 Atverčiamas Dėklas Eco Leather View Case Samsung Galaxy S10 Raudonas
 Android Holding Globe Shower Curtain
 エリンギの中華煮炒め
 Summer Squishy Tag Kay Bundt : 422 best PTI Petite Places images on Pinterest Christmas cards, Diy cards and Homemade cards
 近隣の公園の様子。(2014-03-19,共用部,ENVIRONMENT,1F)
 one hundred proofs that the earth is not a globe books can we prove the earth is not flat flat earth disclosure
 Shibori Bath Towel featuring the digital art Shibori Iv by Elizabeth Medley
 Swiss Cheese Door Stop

--

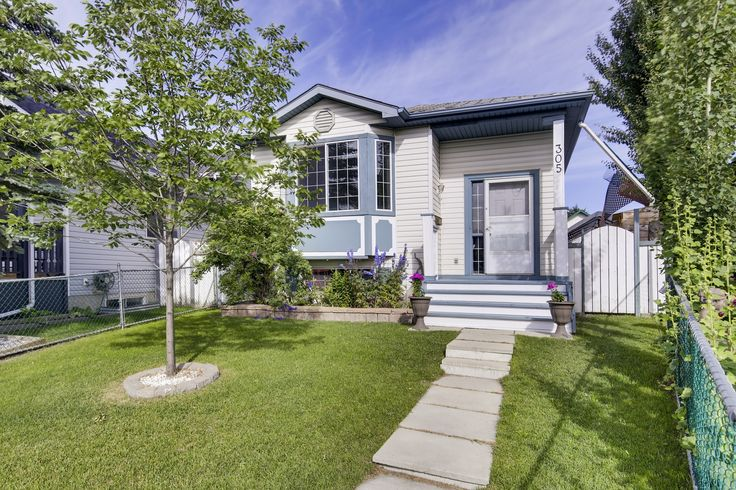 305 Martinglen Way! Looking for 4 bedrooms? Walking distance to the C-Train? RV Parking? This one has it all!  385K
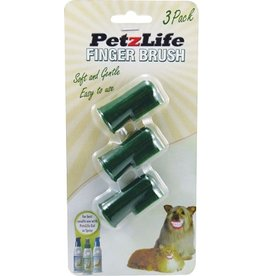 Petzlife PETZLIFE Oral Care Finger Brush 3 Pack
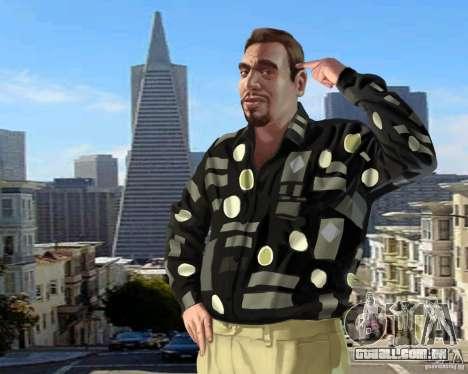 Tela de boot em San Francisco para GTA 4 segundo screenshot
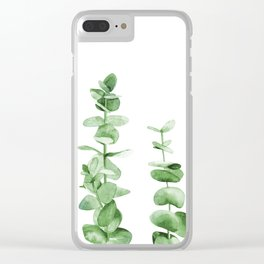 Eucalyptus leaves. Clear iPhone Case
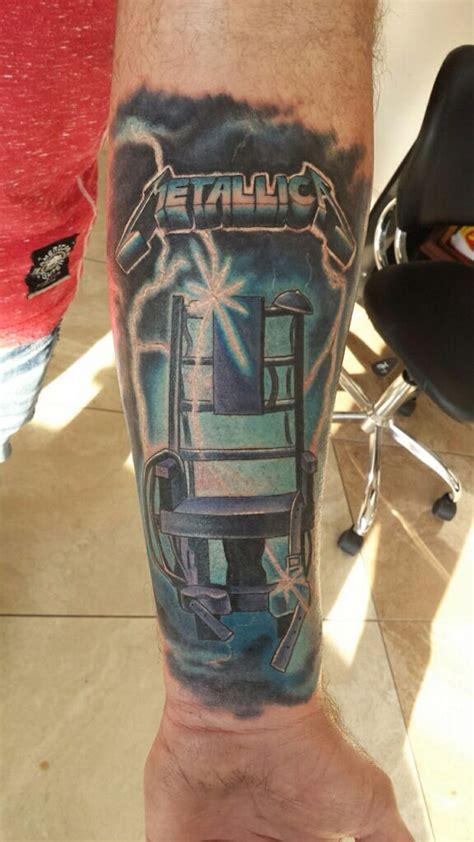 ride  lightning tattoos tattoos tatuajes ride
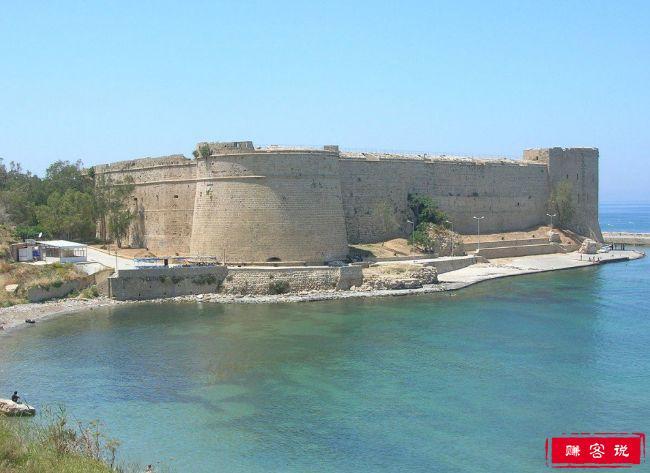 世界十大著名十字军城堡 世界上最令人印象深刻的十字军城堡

--

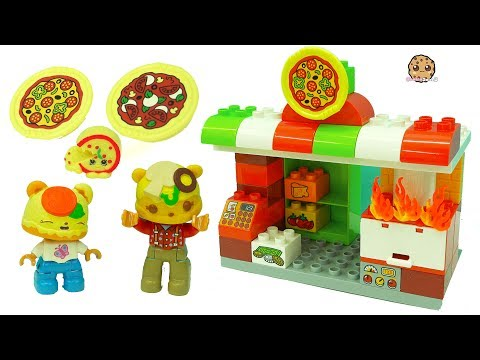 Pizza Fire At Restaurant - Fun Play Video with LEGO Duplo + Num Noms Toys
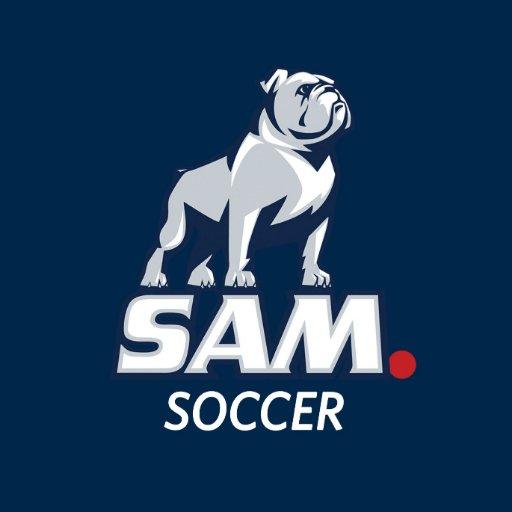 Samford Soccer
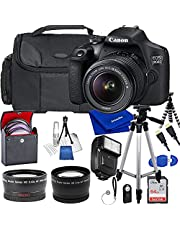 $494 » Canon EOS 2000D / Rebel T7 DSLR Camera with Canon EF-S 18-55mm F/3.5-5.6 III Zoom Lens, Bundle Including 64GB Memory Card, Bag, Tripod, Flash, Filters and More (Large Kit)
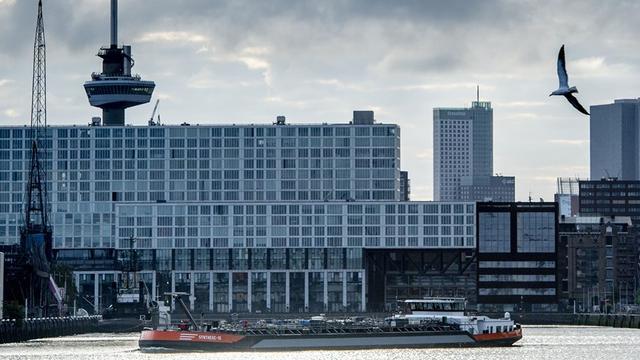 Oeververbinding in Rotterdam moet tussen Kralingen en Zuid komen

# PROBLEM:
For the material above, reproduce exactly the lines from the line with "Atverčiamas Dėklas Eco" to the line with "Swiss Cheese Door Stop", inclusive, and exclude all others.

# WRITTEN ANSWER:
 Atverčiamas Dėklas Eco Leather View Case Samsung Galaxy S10 Raudonas
 Android Holding Globe Shower Curtain
 エリンギの中華煮炒め
 Summer Squishy Tag Kay Bundt : 422 best PTI Petite Places images on Pinterest Christmas cards, Diy cards and Homemade cards
 近隣の公園の様子。(2014-03-19,共用部,ENVIRONMENT,1F)
 one hundred proofs that the earth is not a globe books can we prove the earth is not flat flat earth disclosure
 Shibori Bath Towel featuring the digital art Shibori Iv by Elizabeth Medley
 Swiss Cheese Door Stop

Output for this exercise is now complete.